| About this exercise |
Restate every entry verbatim; drop the pictures.

══ Supplied records ══

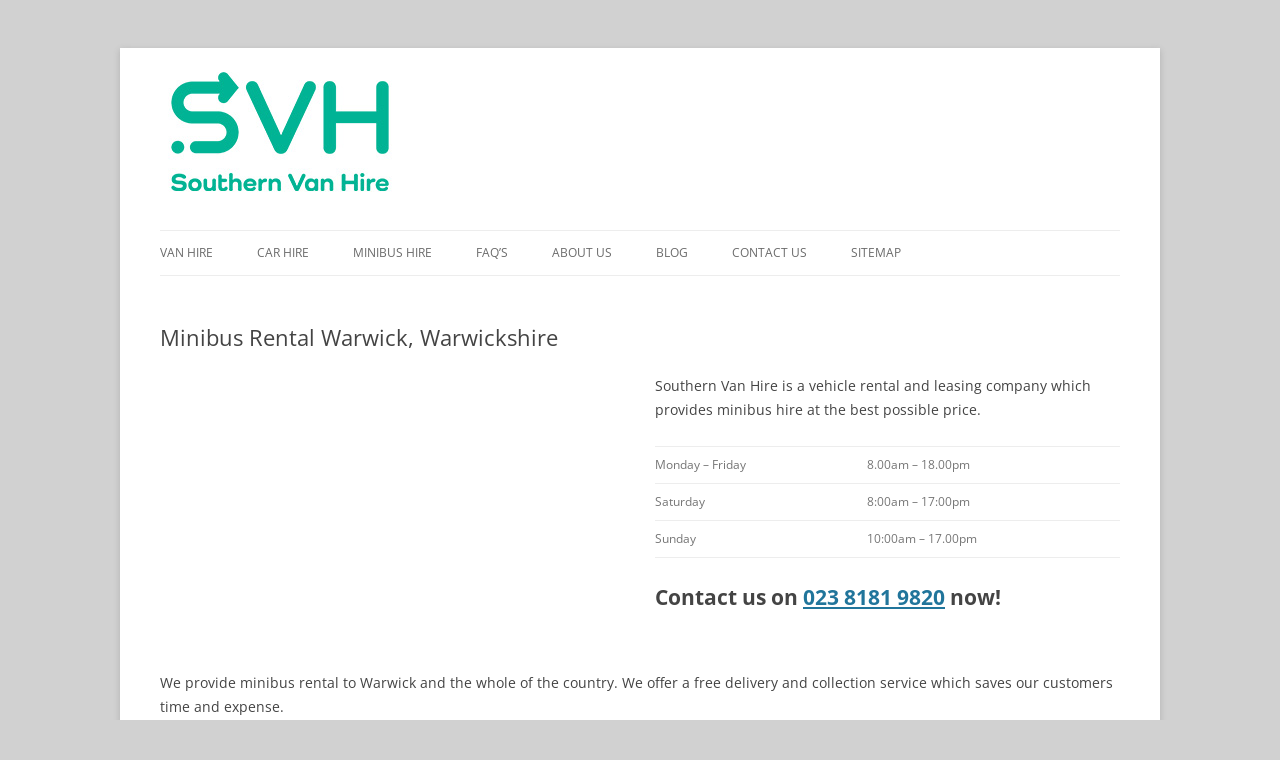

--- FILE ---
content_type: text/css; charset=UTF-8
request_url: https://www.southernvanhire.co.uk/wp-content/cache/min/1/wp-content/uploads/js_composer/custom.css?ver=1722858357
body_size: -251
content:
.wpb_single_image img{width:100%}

═══

| Solved exercise |
--- FILE ---
content_type: text/css; charset=UTF-8
request_url: https://www.southernvanhire.co.uk/wp-content/cache/min/1/wp-content/uploads/js_composer/custom.css?ver=1722858357
body_size: -251
content:
.wpb_single_image img{width:100%}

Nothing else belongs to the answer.